### 読む文章
----------------

また、前記耐熱布の前記一対の鋼板とは反対側を向く表面側に薄鋼板などの補強体を設けるようになせば、ビード収容部の端部から下方に延出する耐熱布が適度な剛性を有することとなって、捲くれ上がったり折れたりすることを阻止し得ることとなり、この場合も、補強体の下端縁に切れ込みを形成することが望ましい。
【発明の効果】
【0016】
本発明の請求項1に係る立向姿勢溶接装置では、上記した構成としているので、生産効率の向上を実現することができるのは言うまでもなく、高張力鋼板の突合せ溶接にも適用することができ、加えて、溶接金属に酸化やブローホールなどの欠陥を生じさせることなく立向姿勢での突き合わせアーク溶接を行うことが可能であるという非常に優れた効果がもたらされる。
【0017】
本発明の請求項2に係る立向姿勢溶接装置では、上記した構成としたから、I形開先からスパッタなどの異物が飛散するのを防ぐことができる。
【0018】
本発明の請求項3に係る立向姿勢溶接装置では、上記した構成としているので、ガス受けと一対の鋼板との間に隙間が生じにくくなって、I形開先内に入ったシールドガスの漏出量をより少なく抑えることが可能であり、本発明の請求項4及び5に係る立向姿勢溶接装置では、上記した構成としているので、一対の鋼板間にある板厚方向の凹凸が原因の隙間を吸収することができ、その結果、I形開先内からのシールドガスの漏出量をより一層少なく抑えることが可能である。
【図面の簡単な説明】
【0019】
【図1】本発明の一実施例に係る立向姿勢溶接装置の溶接動作状況における側面説明図である。
【図2】図1に示した立向姿勢溶接装置の平面説明図である。
【図3】図1における立向姿勢溶接装置の溶接トーチの一部を破断して示した拡大斜視説明図である。
【図4】図1における立向姿勢溶接装置の溶接動作状況を簡略的に示す全体斜視説明図である。
【図5】図1における立向姿勢溶接装置のガス受けを示す拡大斜視説明図である。
【図6】他の実施例による立向姿勢溶接装置のガス受けを示す拡大斜視説明図(a),(b),(d)及び他の構成例によるガス受けの耐熱布を示す部分拡大斜視説明図(c)である。
【発明を実施するための形態】
【0020】
以下、本発明を図面に基づいて説明する。
図1〜図5は本発明に係る立向姿勢溶接装置の一実施例を示している。

----------------

### 作業の指示
溶接装置についての文章によると、請求項2に係る立向姿勢溶接装置では何を防ぐことができますか。 ここから先の行は、溶接装置についての文章とは別の資料です。

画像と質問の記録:
----------------

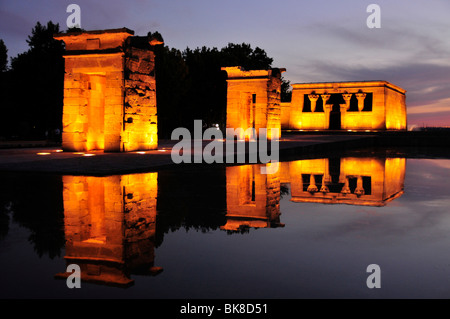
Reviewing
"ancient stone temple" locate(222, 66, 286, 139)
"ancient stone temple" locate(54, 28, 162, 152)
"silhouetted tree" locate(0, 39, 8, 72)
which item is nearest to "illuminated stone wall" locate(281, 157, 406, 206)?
"ancient stone temple" locate(54, 28, 162, 152)

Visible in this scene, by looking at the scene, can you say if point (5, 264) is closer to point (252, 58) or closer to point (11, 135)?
point (11, 135)

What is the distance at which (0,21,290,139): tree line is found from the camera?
1276 inches

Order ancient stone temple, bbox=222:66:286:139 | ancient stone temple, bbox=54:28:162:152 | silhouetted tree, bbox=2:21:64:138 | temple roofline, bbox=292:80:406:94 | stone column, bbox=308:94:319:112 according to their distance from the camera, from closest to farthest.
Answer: ancient stone temple, bbox=54:28:162:152 < ancient stone temple, bbox=222:66:286:139 < silhouetted tree, bbox=2:21:64:138 < temple roofline, bbox=292:80:406:94 < stone column, bbox=308:94:319:112

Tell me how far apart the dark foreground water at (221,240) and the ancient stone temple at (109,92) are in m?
8.02

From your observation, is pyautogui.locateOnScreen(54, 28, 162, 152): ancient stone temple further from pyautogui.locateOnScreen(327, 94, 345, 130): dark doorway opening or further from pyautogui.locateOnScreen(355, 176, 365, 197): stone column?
pyautogui.locateOnScreen(327, 94, 345, 130): dark doorway opening

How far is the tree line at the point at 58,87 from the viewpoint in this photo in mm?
32406

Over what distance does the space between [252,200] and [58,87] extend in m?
28.0

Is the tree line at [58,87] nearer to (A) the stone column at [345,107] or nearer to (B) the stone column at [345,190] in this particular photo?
(A) the stone column at [345,107]

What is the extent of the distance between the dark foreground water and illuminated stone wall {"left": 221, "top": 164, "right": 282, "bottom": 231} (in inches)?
1.2

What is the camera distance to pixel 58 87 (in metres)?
32.0

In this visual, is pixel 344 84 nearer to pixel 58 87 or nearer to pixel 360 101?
pixel 360 101

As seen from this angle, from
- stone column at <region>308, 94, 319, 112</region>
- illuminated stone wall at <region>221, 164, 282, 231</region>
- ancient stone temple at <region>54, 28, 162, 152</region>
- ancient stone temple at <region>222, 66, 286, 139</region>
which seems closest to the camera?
illuminated stone wall at <region>221, 164, 282, 231</region>

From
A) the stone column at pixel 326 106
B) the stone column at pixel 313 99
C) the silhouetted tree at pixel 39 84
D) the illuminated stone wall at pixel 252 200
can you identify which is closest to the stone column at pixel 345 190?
the illuminated stone wall at pixel 252 200
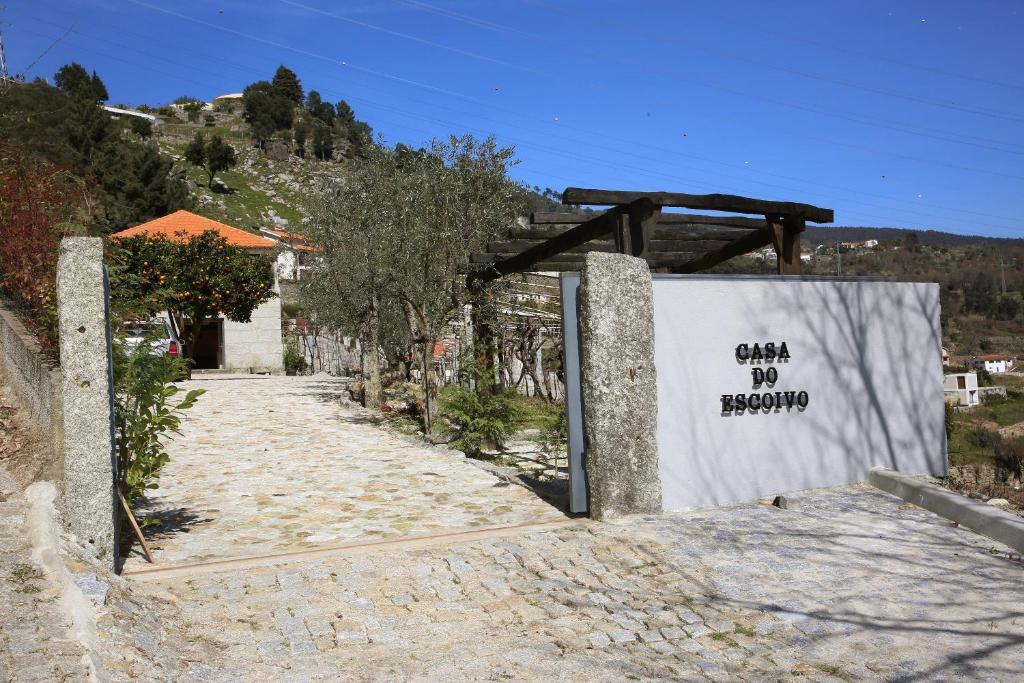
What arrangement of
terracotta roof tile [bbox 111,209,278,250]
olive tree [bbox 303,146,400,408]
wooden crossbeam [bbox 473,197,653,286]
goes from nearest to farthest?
wooden crossbeam [bbox 473,197,653,286]
olive tree [bbox 303,146,400,408]
terracotta roof tile [bbox 111,209,278,250]

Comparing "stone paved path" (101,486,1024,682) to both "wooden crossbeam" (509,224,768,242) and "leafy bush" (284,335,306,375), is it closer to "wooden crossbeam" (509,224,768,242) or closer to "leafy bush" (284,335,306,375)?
"wooden crossbeam" (509,224,768,242)

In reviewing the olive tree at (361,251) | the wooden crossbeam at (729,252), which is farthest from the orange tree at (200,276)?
the wooden crossbeam at (729,252)

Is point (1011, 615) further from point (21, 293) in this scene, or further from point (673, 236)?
point (21, 293)

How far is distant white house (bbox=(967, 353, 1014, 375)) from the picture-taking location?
41969 millimetres

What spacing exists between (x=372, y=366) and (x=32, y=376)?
8.43 m

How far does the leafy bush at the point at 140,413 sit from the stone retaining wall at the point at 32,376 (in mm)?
420

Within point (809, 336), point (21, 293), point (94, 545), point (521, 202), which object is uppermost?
point (521, 202)

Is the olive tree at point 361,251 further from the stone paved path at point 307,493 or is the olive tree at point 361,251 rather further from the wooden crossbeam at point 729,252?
the wooden crossbeam at point 729,252

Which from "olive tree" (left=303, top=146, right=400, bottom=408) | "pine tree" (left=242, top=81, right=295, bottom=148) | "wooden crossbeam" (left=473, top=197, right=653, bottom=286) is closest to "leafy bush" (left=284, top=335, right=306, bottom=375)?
"olive tree" (left=303, top=146, right=400, bottom=408)

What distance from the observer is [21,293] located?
9.94 metres

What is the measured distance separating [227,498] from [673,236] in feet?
19.0

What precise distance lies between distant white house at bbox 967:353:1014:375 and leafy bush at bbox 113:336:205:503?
44.1 metres

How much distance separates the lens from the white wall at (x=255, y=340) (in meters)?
29.4

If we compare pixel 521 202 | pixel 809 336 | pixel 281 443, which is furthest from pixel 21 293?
pixel 809 336
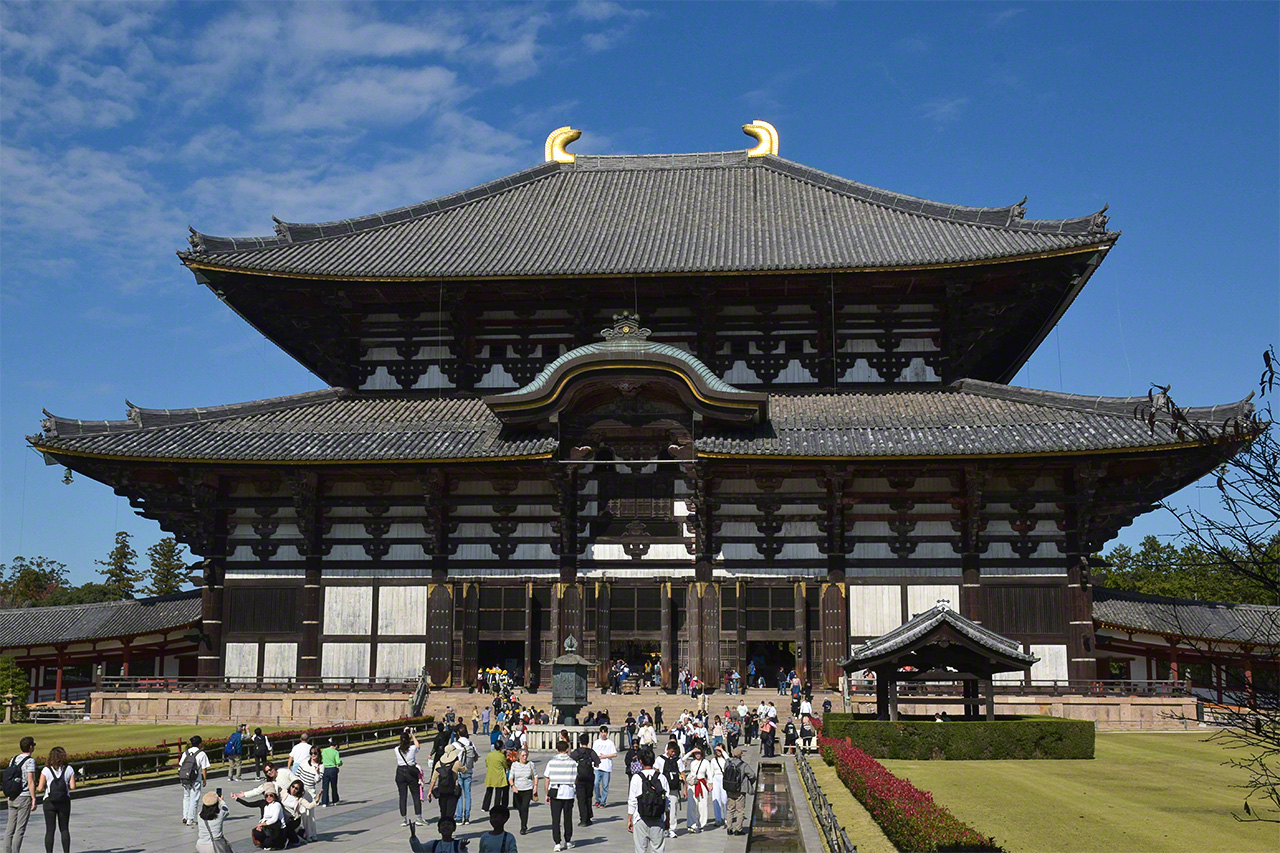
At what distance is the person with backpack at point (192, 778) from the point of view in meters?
20.5

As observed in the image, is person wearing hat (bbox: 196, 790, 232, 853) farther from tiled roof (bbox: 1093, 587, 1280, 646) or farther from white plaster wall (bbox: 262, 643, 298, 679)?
tiled roof (bbox: 1093, 587, 1280, 646)

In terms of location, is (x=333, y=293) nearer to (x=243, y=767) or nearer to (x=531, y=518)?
(x=531, y=518)

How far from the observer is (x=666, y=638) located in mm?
41750

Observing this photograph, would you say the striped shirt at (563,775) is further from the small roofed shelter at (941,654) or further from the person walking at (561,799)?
the small roofed shelter at (941,654)

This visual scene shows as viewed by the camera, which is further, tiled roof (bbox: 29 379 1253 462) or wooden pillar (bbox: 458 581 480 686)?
wooden pillar (bbox: 458 581 480 686)

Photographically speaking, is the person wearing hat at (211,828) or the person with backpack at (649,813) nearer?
the person wearing hat at (211,828)

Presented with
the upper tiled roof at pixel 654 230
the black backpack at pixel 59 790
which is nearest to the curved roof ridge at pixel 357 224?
the upper tiled roof at pixel 654 230

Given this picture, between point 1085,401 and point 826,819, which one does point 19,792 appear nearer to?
point 826,819

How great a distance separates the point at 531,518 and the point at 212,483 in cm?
1202

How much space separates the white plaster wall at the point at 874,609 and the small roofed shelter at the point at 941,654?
888cm

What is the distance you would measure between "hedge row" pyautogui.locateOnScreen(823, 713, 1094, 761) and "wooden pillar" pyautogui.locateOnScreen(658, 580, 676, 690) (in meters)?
12.6

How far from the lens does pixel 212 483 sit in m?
43.2

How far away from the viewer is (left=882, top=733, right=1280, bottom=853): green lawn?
1830 cm

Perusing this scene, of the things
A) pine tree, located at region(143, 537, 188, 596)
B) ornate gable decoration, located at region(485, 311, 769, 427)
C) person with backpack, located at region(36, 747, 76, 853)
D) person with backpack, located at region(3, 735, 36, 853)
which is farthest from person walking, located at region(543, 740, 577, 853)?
pine tree, located at region(143, 537, 188, 596)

----------------

### 想定される解答
I形開先からスパッタなどの異物が飛散するのを防ぐことができます。